Musiu, C., Caligola, S., Fiore, A., Lamolinara, A., Frusteri, C., Del Pizzo, F. D., et al. (2022). Fatal cytokine release syndrome by an aberrant FLIP/STAT3 axis. Cell Death and Differentiation, 29, 420-438. doi:10.1038/s41418-021-00866-0.

Cite as: https://hdl.handle.net/21.11116/0000-000A-20FE-4

Abstract

Inflammatory responses rapidly detect pathogen invasion and mount a regulated reaction.
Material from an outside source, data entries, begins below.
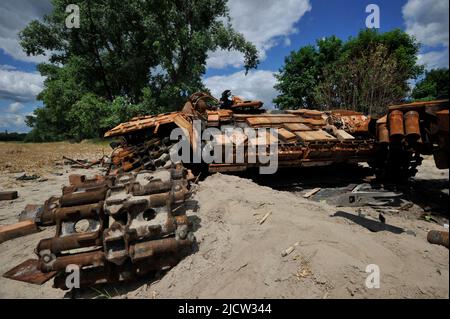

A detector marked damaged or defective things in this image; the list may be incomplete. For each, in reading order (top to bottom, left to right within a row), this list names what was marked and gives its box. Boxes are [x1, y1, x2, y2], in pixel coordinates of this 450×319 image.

burnt tank wreckage [12, 91, 448, 288]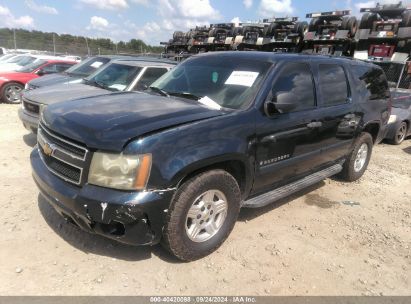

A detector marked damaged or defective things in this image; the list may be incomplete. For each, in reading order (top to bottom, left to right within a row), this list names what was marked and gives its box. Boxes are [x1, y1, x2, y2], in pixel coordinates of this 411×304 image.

damaged hood [23, 82, 110, 104]
damaged hood [42, 91, 225, 151]
damaged front bumper [30, 148, 175, 246]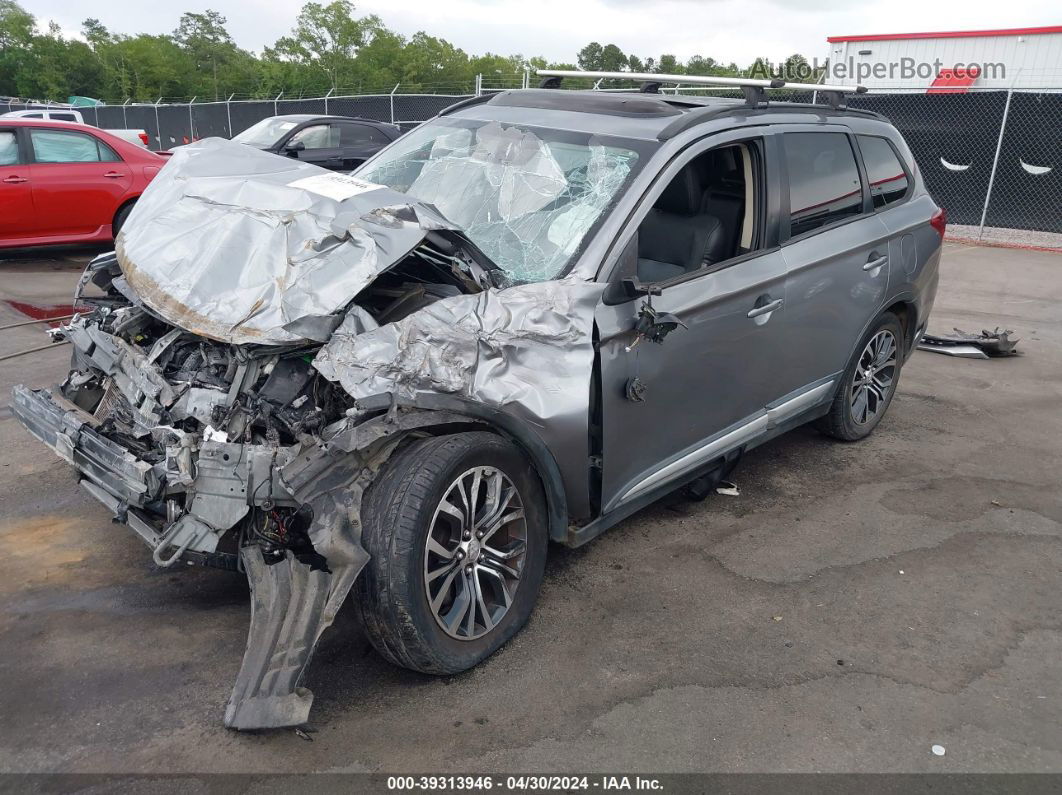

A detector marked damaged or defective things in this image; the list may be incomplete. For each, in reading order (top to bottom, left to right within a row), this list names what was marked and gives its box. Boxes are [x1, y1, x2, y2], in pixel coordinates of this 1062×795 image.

shattered windshield [233, 118, 300, 149]
crushed hood [116, 136, 458, 346]
severely damaged suv [6, 73, 940, 728]
detached vehicle part [14, 71, 948, 732]
shattered windshield [358, 116, 644, 282]
cracked asphalt [2, 241, 1062, 772]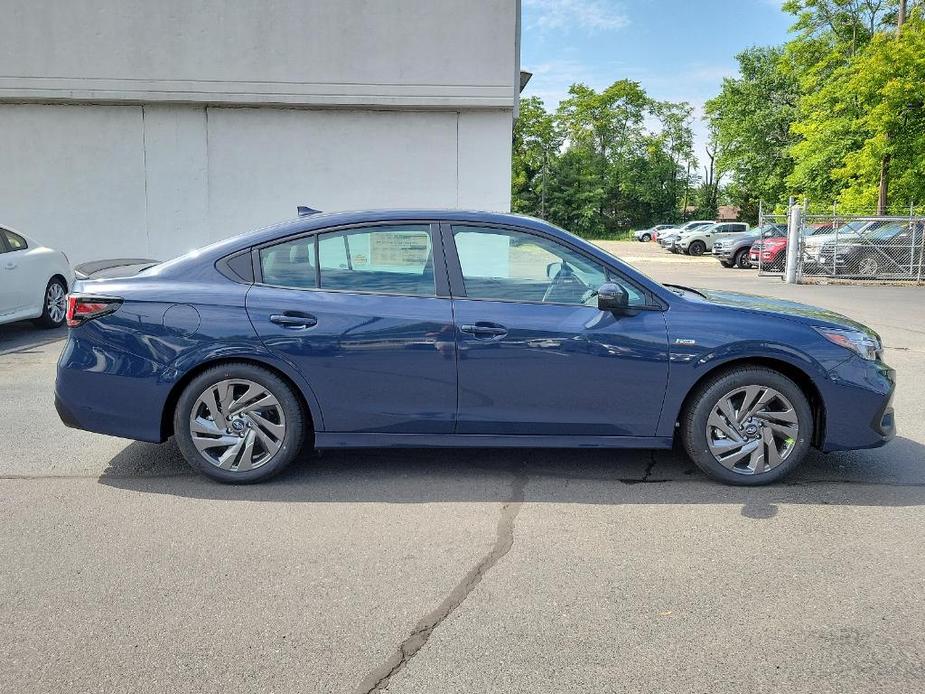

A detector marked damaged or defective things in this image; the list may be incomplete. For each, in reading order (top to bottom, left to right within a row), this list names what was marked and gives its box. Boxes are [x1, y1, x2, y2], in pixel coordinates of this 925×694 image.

crack in asphalt [352, 468, 528, 694]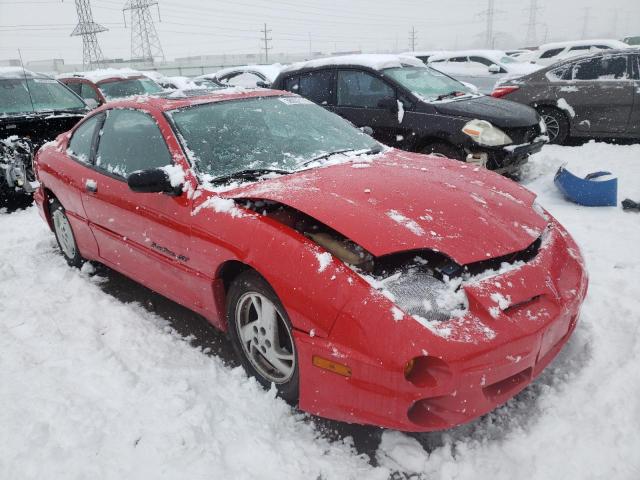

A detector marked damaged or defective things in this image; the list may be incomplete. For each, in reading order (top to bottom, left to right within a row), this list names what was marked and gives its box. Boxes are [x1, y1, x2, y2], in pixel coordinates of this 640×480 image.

damaged red coupe [32, 87, 588, 432]
crumpled front end [294, 214, 584, 432]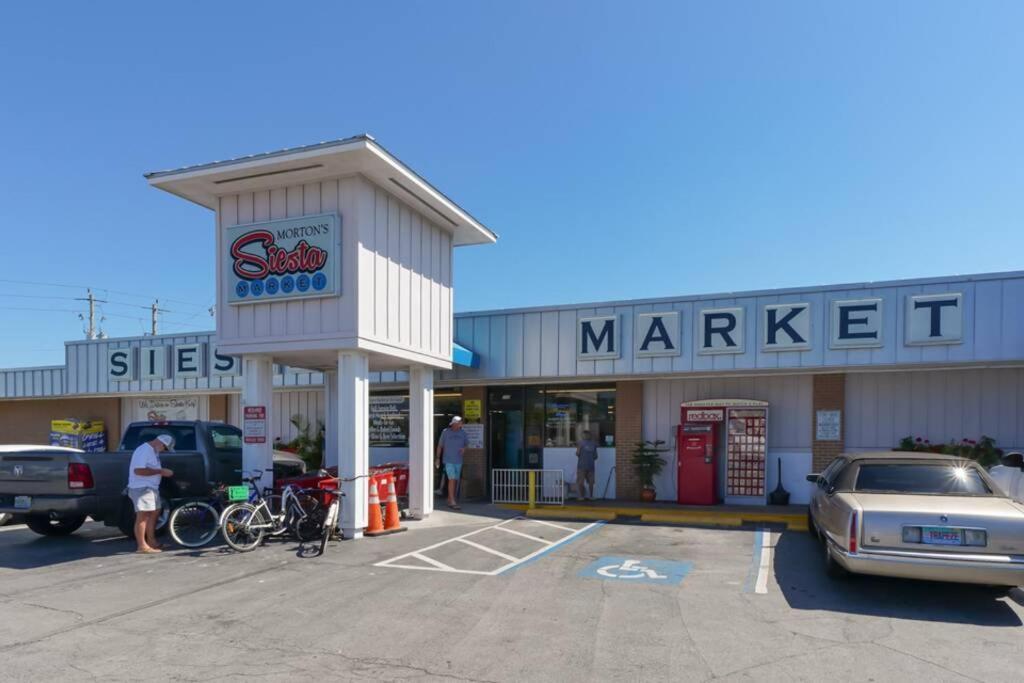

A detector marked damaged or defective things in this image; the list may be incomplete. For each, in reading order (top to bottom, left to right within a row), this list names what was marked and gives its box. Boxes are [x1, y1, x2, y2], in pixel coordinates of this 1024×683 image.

cracked pavement [2, 507, 1024, 683]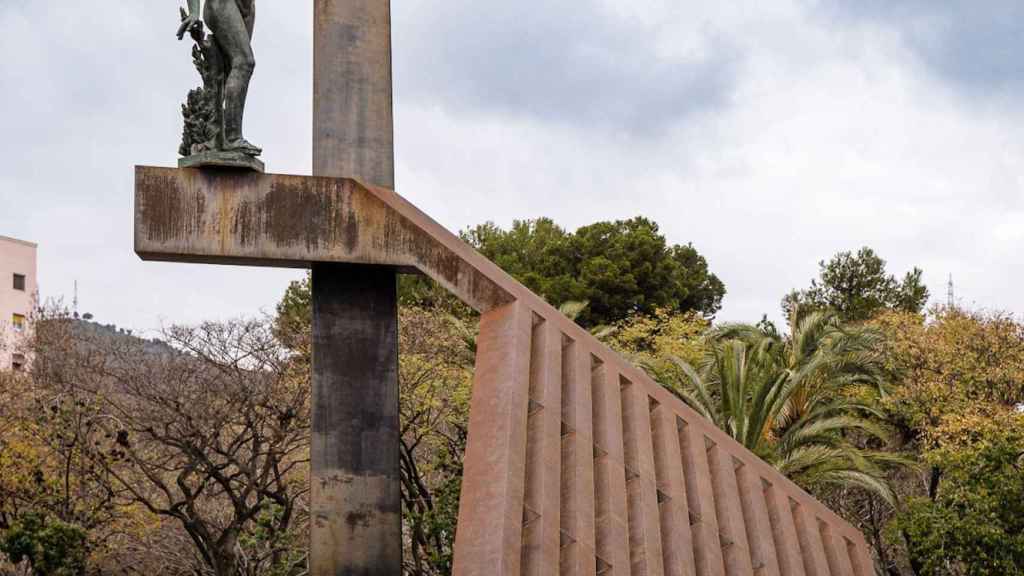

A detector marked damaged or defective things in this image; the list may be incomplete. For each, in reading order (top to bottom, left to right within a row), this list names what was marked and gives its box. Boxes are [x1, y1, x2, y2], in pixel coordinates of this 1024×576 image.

rusty steel structure [134, 169, 872, 576]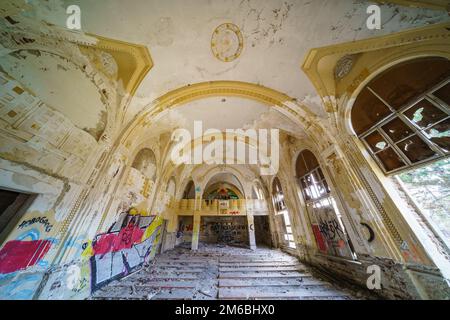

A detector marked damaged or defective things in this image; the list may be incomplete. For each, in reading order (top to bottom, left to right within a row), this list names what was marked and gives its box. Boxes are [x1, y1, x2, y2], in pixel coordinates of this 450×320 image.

broken window [296, 151, 356, 258]
broken window [352, 57, 450, 248]
damaged floor [91, 245, 370, 300]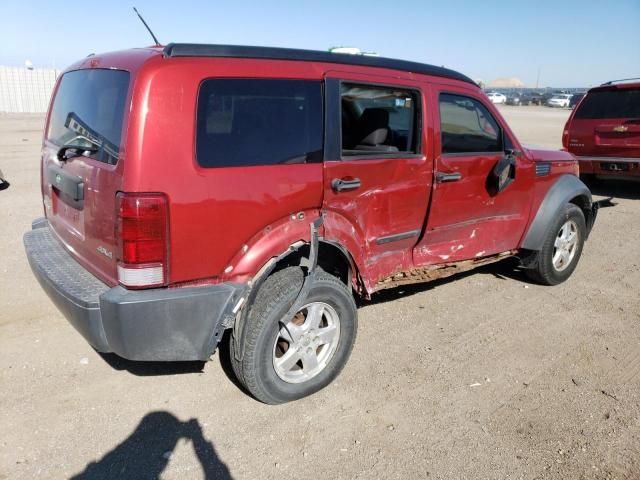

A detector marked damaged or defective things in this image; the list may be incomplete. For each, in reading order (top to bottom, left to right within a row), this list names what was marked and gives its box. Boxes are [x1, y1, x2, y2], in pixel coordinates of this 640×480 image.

damaged red suv [564, 79, 640, 181]
damaged red suv [22, 44, 596, 404]
rust damage [372, 249, 516, 290]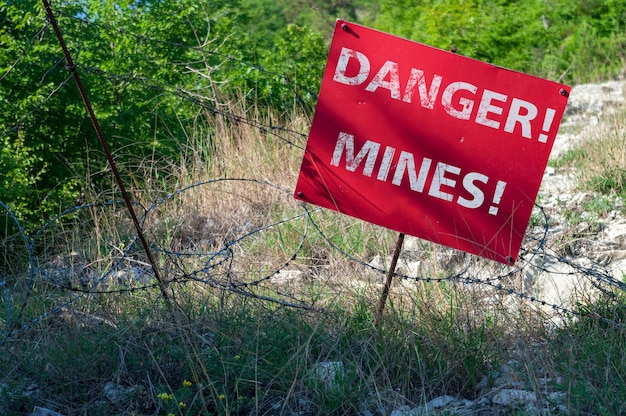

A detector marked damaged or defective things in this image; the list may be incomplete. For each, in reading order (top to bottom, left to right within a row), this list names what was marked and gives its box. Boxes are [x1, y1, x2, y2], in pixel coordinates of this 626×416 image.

rusty metal stake [41, 0, 171, 306]
rusty metal stake [372, 232, 402, 326]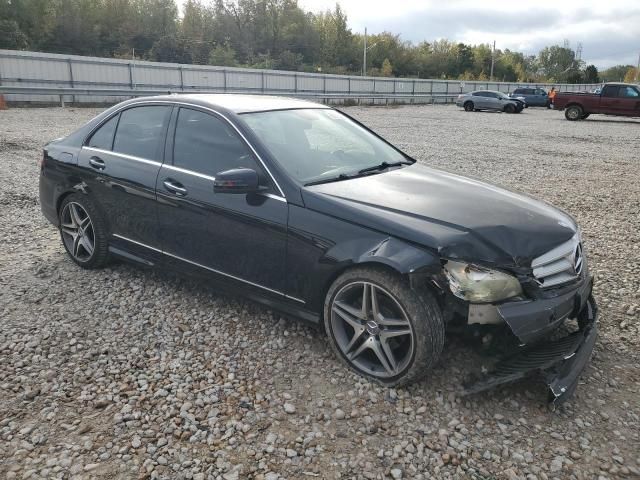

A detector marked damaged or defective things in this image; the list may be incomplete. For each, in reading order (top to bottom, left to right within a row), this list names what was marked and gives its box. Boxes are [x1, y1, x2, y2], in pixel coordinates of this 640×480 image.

dented hood [302, 164, 576, 268]
exposed headlight housing [444, 260, 520, 302]
damaged headlight [442, 260, 524, 302]
detached bumper piece [462, 296, 596, 404]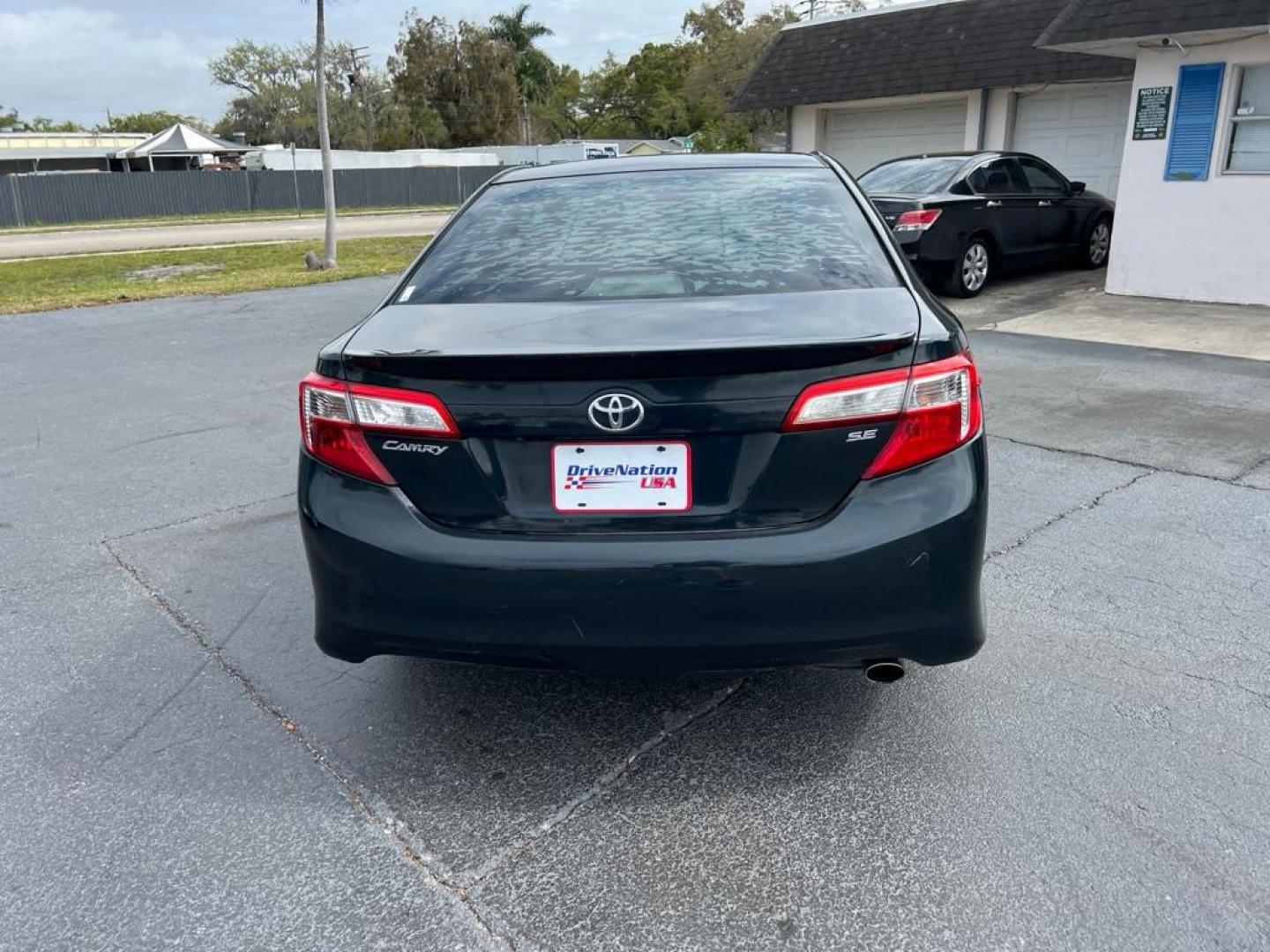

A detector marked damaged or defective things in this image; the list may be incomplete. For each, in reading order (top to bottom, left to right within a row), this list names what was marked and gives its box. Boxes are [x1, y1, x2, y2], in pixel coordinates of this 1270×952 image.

pavement crack [985, 466, 1158, 558]
pavement crack [100, 540, 520, 949]
pavement crack [459, 680, 746, 893]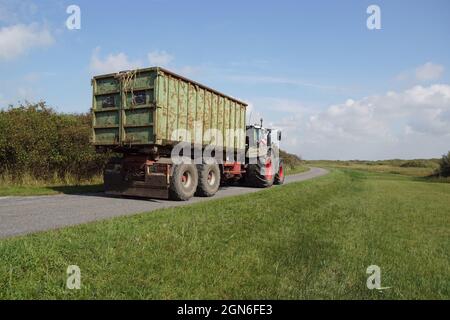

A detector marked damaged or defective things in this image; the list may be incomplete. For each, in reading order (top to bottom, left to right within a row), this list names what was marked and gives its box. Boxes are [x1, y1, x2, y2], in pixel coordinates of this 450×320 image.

rusty green trailer [91, 67, 246, 153]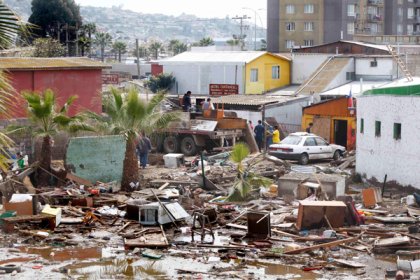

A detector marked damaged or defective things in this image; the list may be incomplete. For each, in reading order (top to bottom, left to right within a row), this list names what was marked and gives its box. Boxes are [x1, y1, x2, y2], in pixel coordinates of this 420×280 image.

broken furniture [191, 210, 215, 243]
broken furniture [294, 201, 346, 230]
broken wooden plank [282, 236, 358, 256]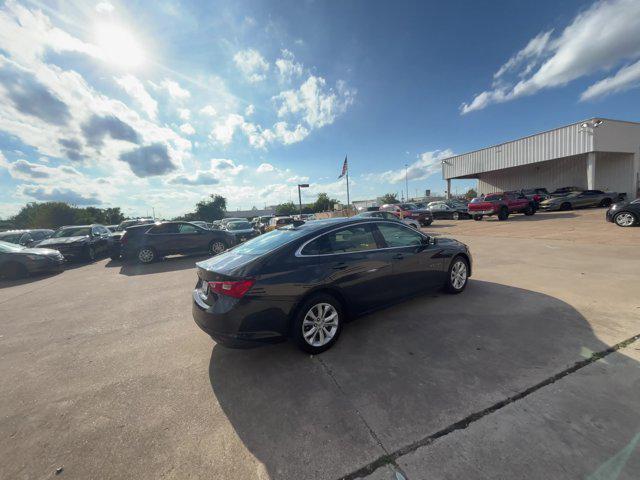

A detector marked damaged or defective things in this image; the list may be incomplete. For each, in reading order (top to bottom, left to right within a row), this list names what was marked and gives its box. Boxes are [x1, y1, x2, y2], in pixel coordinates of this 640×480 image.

pavement crack [338, 334, 636, 480]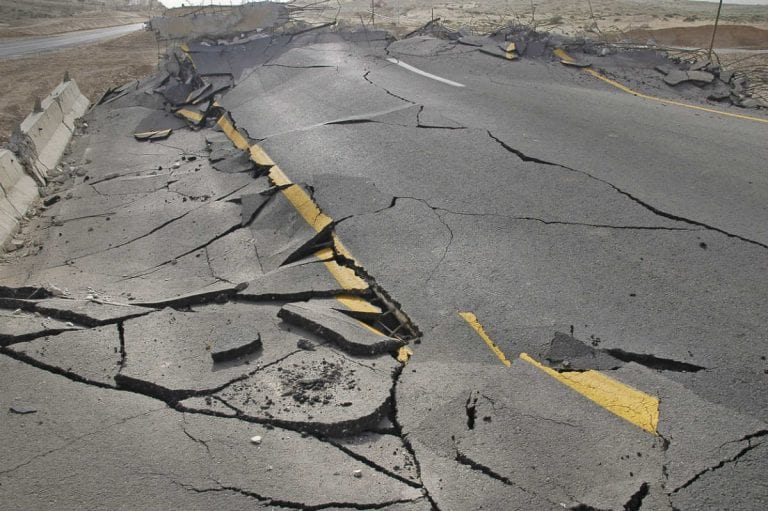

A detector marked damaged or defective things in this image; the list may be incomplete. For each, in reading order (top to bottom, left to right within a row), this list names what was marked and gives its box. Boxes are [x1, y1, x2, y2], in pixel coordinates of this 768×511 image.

broken pavement slab [4, 326, 122, 386]
broken pavement slab [280, 300, 404, 356]
broken pavement slab [212, 344, 402, 436]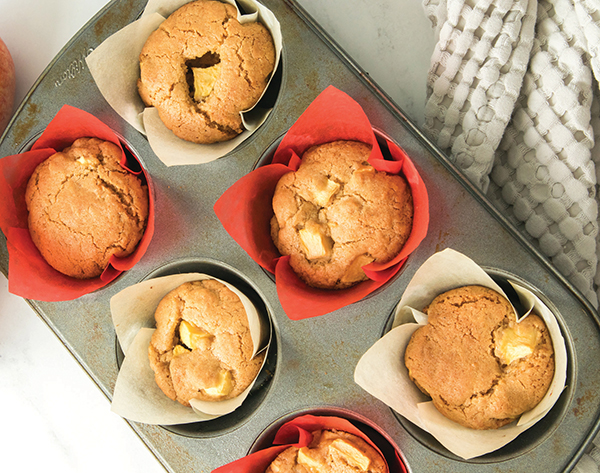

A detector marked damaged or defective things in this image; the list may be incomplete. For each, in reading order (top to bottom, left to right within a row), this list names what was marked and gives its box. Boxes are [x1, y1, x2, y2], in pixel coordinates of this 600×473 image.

rusty spot on tin [11, 102, 41, 148]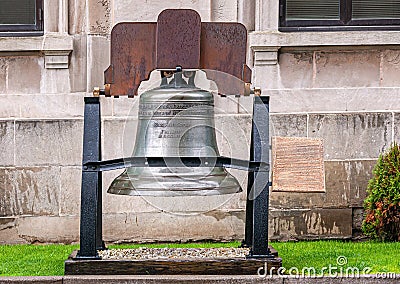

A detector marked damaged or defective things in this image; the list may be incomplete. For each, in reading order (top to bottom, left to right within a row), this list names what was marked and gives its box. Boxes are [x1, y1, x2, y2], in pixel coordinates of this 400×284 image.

rusty metal bracket [102, 9, 250, 97]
However, dysregulated anti-pathogen immune responses can provoke life-threatening inflammatory pathologies collectively known as cytokine release syndrome (CRS), exemplified by key clinical phenotypes unearthed during the SARS-CoV-2 pandemic. The underlying pathophysiology of CRS remains elusive. We found that FLIP, a protein that controls caspase-8 death pathways, was highly expressed in myeloid cells of COVID-19 lungs. FLIP controlled CRS by fueling a STAT3-dependent inflammatory program. Indeed, constitutive expression of a viral FLIP homolog in myeloid cells triggered a STAT3-linked, progressive, and fatal inflammatory syndrome in mice, characterized by elevated cytokine output, lymphopenia, lung injury, and multiple organ dysfunctions that mimicked human CRS. As STAT3-targeting approaches relieved inflammation, immune disorders, and organ failures in these mice, targeted intervention towards this pathway could suppress the lethal CRS inflammatory state.